• _What is expected_:
Can you give the lines below as a numbered list, starting with the line that contains "Looking at the" and going on through the end of the items, with blank lines left out?

-----

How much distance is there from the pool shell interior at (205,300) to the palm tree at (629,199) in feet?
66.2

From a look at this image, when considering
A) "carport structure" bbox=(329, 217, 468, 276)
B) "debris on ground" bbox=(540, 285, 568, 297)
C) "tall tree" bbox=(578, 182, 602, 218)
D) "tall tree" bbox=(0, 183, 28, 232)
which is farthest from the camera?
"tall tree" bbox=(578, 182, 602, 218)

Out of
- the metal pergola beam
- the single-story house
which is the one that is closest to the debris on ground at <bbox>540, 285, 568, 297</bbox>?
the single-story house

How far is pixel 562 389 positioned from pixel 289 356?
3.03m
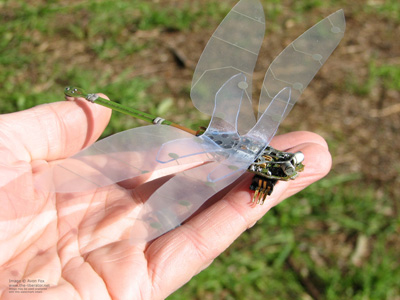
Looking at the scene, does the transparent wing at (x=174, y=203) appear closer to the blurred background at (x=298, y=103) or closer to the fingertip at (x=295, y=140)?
the fingertip at (x=295, y=140)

-----

• _The solution_:
1. Looking at the scene, does the transparent wing at (x=174, y=203) appear closer to the blurred background at (x=298, y=103) or closer to the fingertip at (x=295, y=140)?
2. the fingertip at (x=295, y=140)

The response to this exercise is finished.